The closer, Manuel de Falla’s El Amor Brujo, translates as something like “bewitched love.” The familiar ballet score one mostly hears arrived as the third of four Falla versions: the original premiered a century ago as something like a narrated and choreographed (for flamenco dancer) Singspiel (specifically, a gitanería or gypsy piece) for cantaora, actors and chamber orchestra; he then cut and rescored it for larger ensemble, then canned the narrator and made a proper ballet of it, retaining the singer (1924), before finally producing a suite for piano solo. The scenario involves a woman married to a feckless and faithless man; he is killed in a duel but his specter haunts her every attempt to have another relationship. She tries various means to exorcize the spirit and finally succeeds by distracting him with another woman while the widow breaks the spell by kissing her beloved. The music, whose most famous segment is “The Ritual Fire Dance,” is colorfully spooky, mournful, fiery and passionate, with Falla exhibiting his flashiest orchestration within a surprisingly compact line of discourse.

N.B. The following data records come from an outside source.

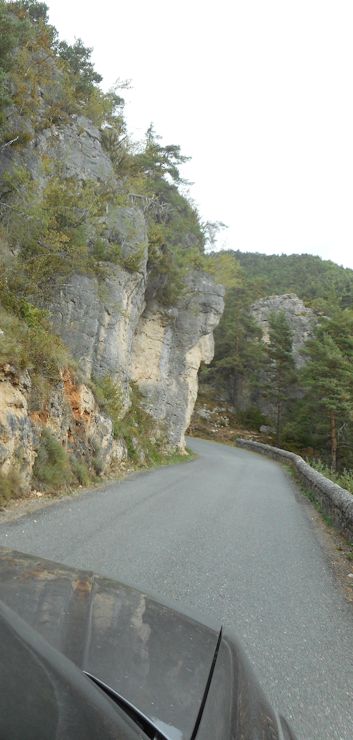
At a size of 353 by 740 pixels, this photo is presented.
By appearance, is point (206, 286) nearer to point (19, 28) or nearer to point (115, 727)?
point (19, 28)

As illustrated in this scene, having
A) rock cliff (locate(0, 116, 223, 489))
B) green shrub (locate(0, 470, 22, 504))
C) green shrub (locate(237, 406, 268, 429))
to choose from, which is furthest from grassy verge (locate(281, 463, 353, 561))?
green shrub (locate(237, 406, 268, 429))

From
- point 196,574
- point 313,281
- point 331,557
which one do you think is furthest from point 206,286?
point 313,281

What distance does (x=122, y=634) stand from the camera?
188 cm

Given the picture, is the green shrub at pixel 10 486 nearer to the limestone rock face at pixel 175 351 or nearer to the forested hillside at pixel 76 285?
the forested hillside at pixel 76 285

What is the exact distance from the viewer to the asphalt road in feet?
11.0

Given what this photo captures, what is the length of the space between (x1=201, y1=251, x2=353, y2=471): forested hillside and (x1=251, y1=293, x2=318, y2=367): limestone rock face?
133 millimetres

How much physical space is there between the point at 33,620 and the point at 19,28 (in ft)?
62.2

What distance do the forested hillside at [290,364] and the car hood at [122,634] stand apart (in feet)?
90.3

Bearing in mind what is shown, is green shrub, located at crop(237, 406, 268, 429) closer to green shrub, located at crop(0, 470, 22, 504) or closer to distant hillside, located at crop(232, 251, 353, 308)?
distant hillside, located at crop(232, 251, 353, 308)

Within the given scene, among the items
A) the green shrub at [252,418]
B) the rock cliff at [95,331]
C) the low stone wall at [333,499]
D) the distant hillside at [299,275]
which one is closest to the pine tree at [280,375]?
the green shrub at [252,418]

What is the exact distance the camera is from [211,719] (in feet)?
4.76

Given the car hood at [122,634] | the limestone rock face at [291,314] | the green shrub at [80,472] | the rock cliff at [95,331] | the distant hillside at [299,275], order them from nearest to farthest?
the car hood at [122,634]
the rock cliff at [95,331]
the green shrub at [80,472]
the limestone rock face at [291,314]
the distant hillside at [299,275]

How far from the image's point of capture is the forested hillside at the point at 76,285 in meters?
10.3

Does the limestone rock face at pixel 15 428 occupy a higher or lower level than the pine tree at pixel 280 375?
lower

The featured soloist for this performance was the wonderful Thea Lobo, whose dusky tone and sensual throbbing vibrato gave persuasive voice to the four sung numbers in Andalusian dialect (though she unfortunately was occasionally covered by the orchestra). Falla’s scoring gave ample scope for each orchestral choir to shine, which they did: the crisp brass and wind opening, the eerie strings of the “Magic Circle,” and everyone in the “Ritual Fire Dance.” The swaying rhythms of the “Pantomime” section were notably effective. Not exactly Christmassy, but who cares?